Iron Finance’s TITAN, the governance token that backed IRON, recently experienced a collapse that was triggered by a massive selloff. TITAN took a nosedive, going from roughly $60 to $0.000008836. As for IRON stablecoin, it is currently trading at roughly $0.99.
While they have yet to pinpoint the actual reason behind the collapse, many speculated that it might have been the result of a “rug pull” — a term meaning that the crypto developers abandon the project and flee with the users’ funds locked in smart contracts.
The Iron Finance team, however, denied the claims on their official website.
Please don’t buy TITAN or IRON. There is no hacks, no exploits or rug-pullings. We will post a post-morterm article with detailed explanation in the next hours.
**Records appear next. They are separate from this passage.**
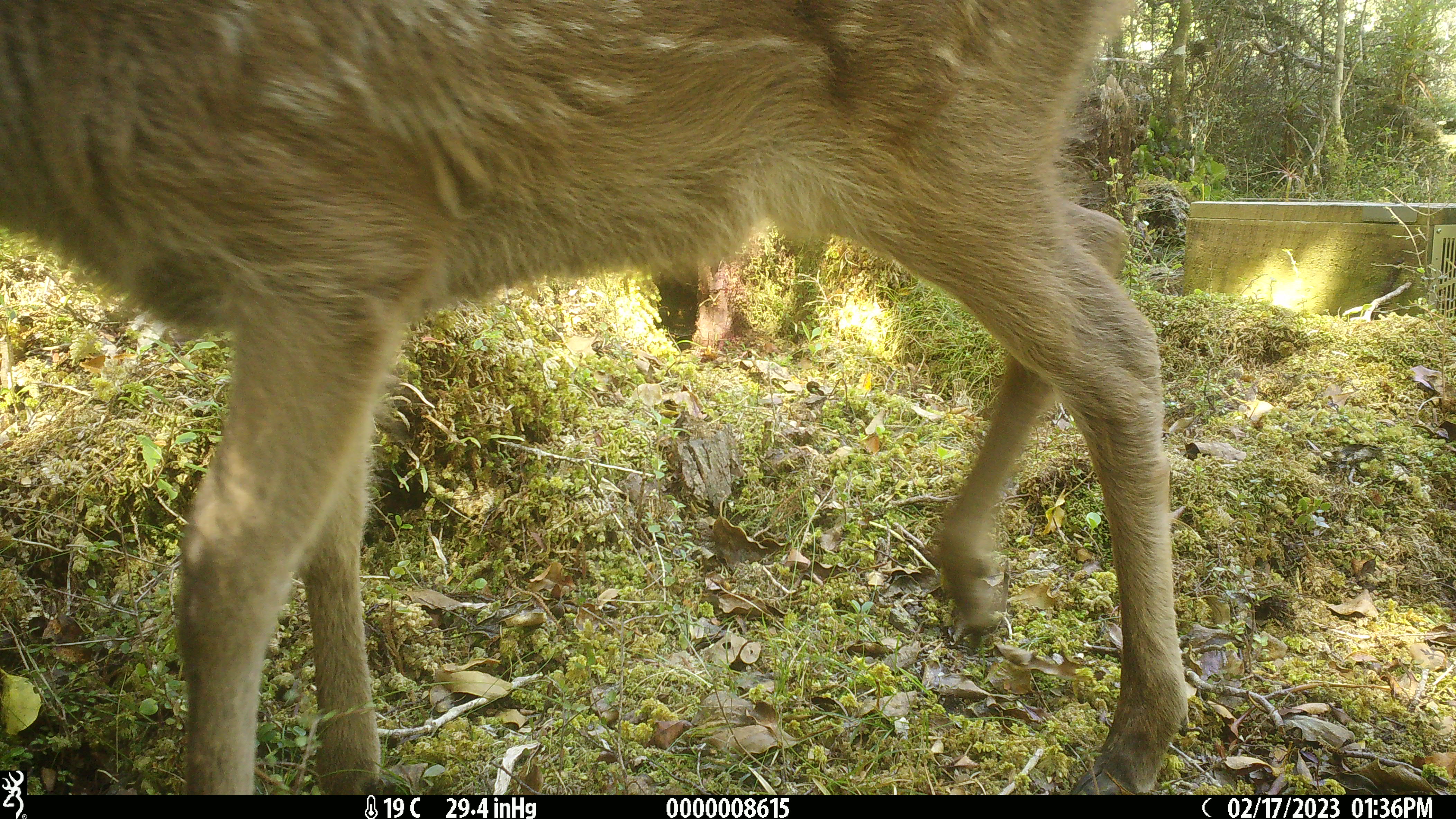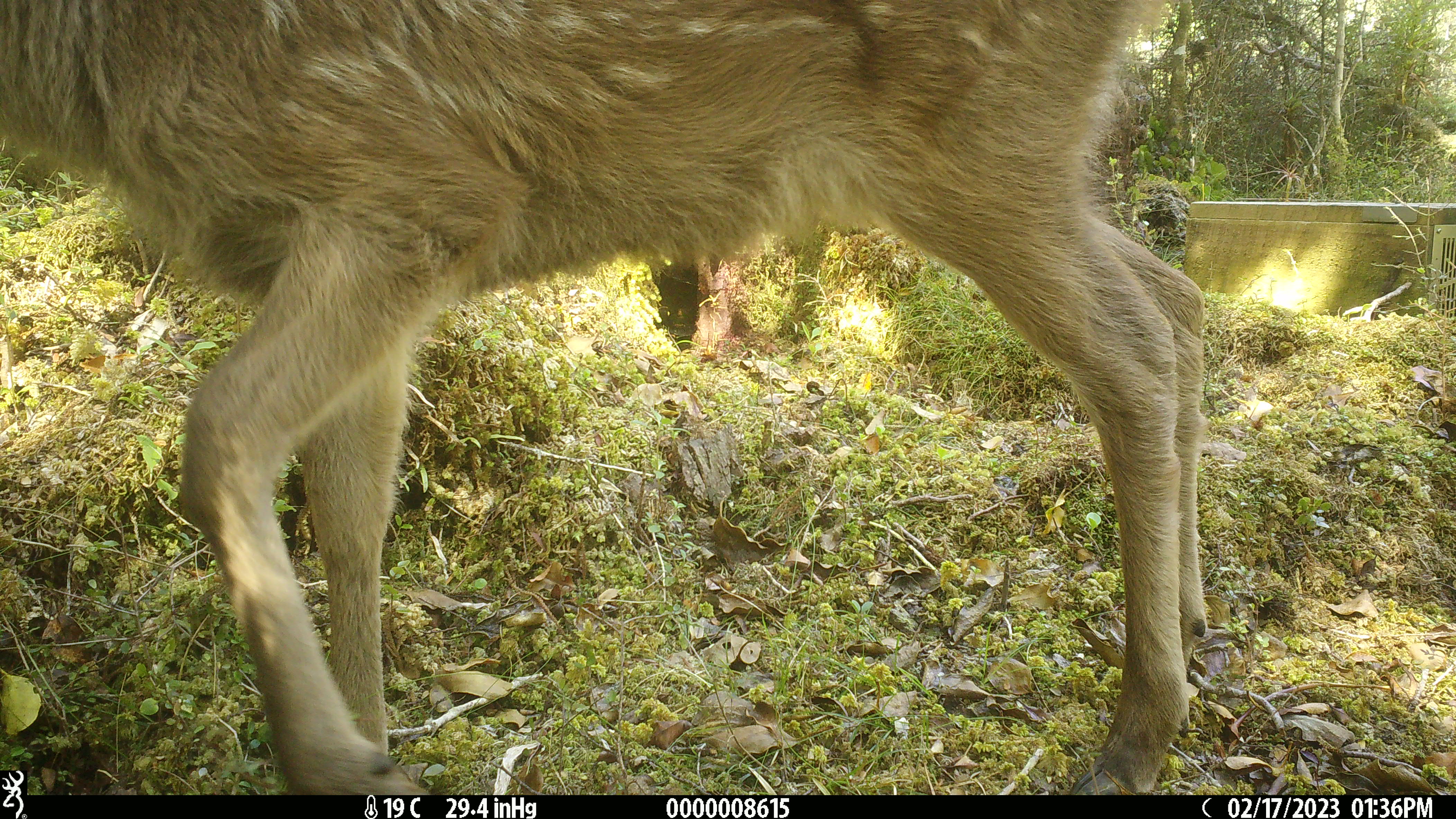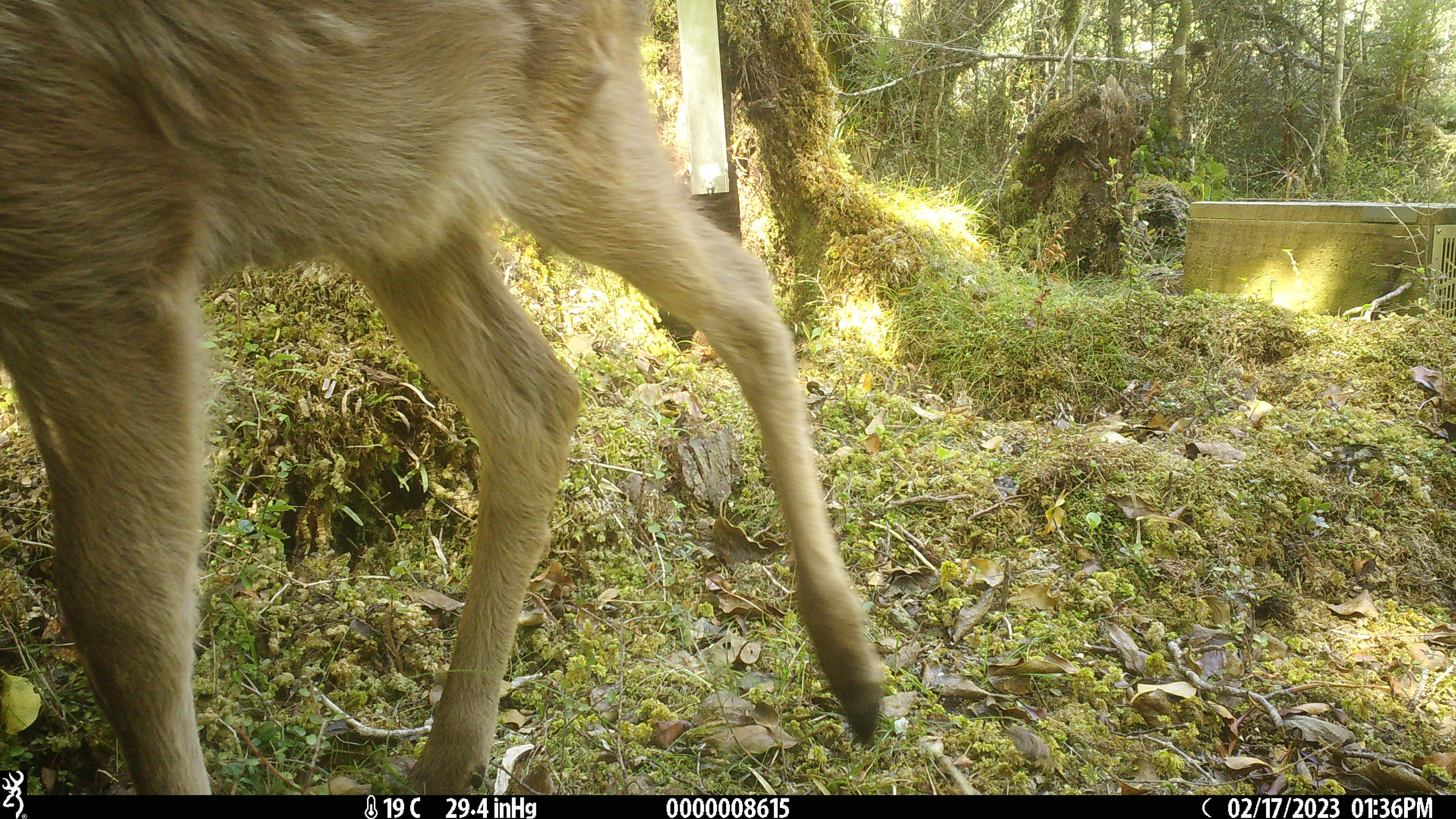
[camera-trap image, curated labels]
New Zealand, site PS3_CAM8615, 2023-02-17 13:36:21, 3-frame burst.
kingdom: Animalia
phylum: Chordata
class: Mammalia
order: Artiodactyla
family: Cervidae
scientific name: Cervidae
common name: deer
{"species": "deer (Cervidae)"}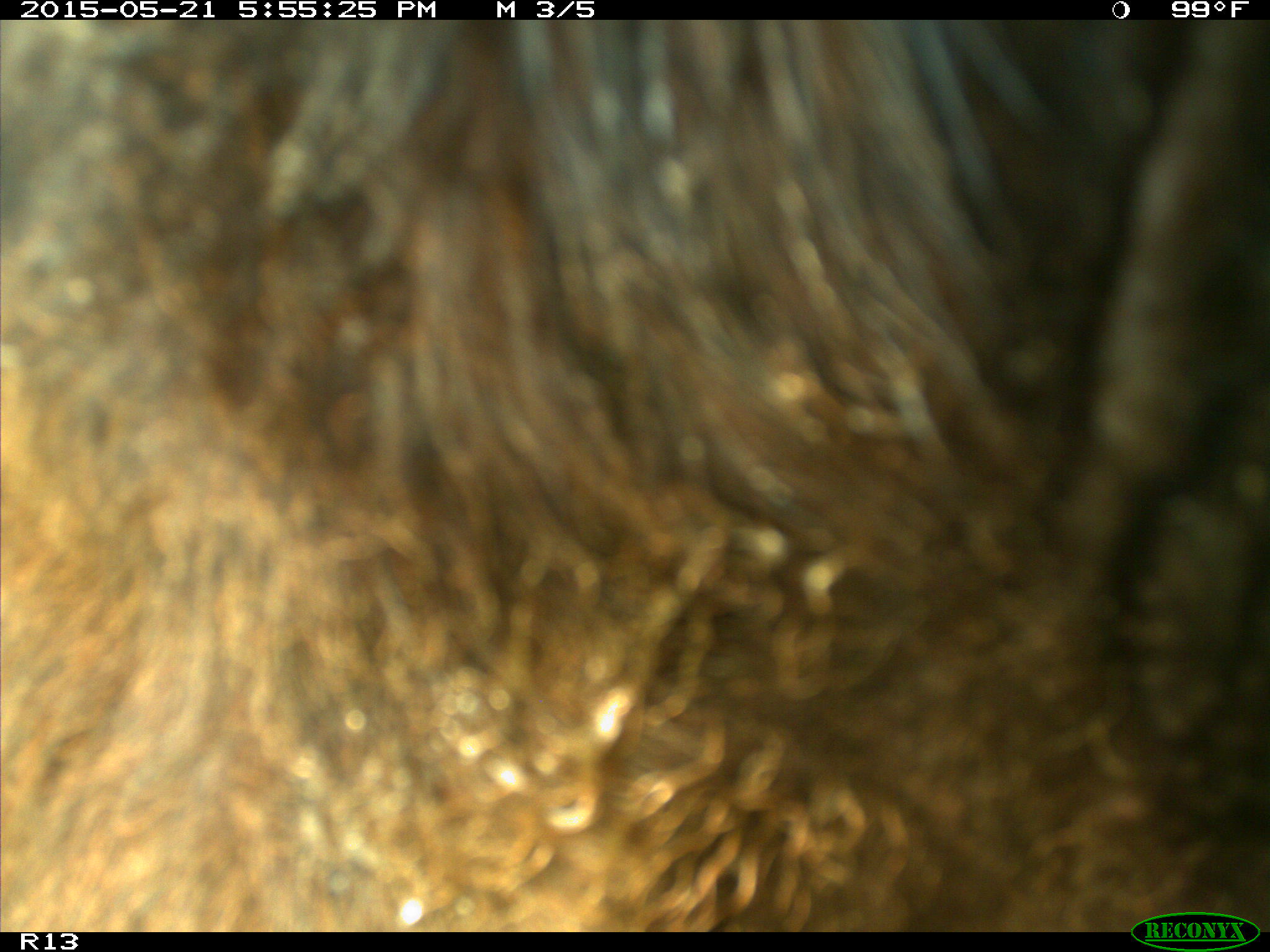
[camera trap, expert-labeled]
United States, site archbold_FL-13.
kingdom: Animalia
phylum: Chordata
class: Mammalia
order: Artiodactyla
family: Bovidae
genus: Bos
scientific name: Bos taurus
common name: domestic cow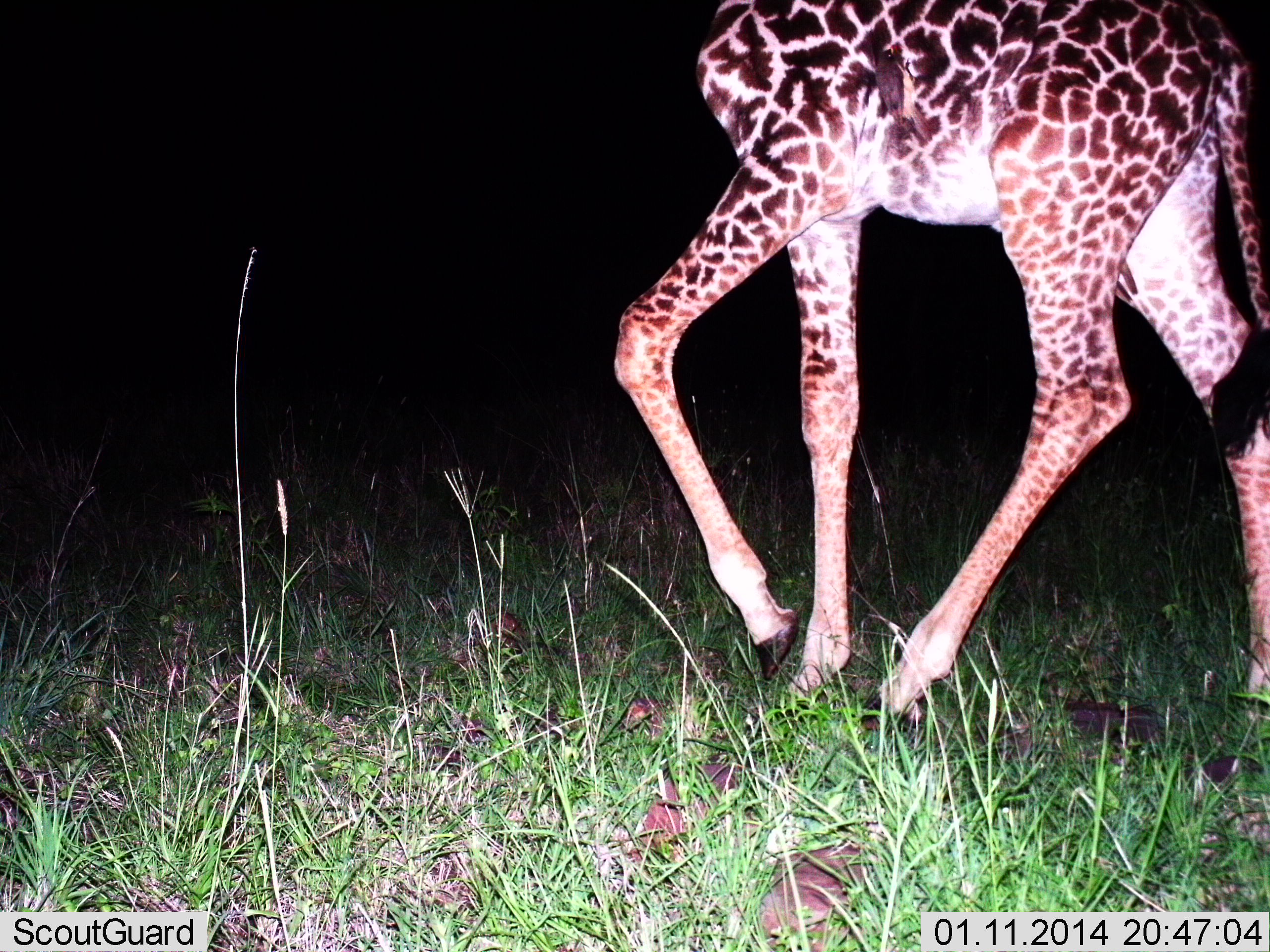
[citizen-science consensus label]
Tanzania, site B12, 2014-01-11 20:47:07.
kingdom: Animalia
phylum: Chordata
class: Mammalia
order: Artiodactyla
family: Giraffidae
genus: Giraffa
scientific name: Giraffa camelopardalis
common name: giraffe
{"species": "giraffe (Giraffa camelopardalis)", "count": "1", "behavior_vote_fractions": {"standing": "10%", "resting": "0%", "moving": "100%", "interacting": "0%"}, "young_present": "0%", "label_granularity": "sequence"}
Statement on the Iron Finance website
The project offered yields up to 10,000% APY in TITAN tokens as a way to incentivize USDC staking in its liquidity pools. The yield captured Billionaire Mark Cuban’s attention, who mentioned that he was farming TITAN on a blog post on June 13. Cuban revealed that the collapse has affected him as well on Twitter.
The Most Likely Cause
It is highly likely that the stablecoin pegging mechanism was what caused the crash. Once the price started going down, IRON lost its dollar peg. Normally for algorithmic stablecoins, the price would be restored once the pegging mechanisms had come into effect. However, the situation went out of hand.
Whenever IRON is valued below $1, anyone can purchase IRON and redeem it for $1 worth of value, split into $0.75 of USDC and $0.25 of TITAN.
Investors that found this exploitable blindspot bought and redeemed IRON at a cheaper price when the stablecoin was traded under a dollar. This led to the collapse as the TITAN tokens were continuously sold on the open market.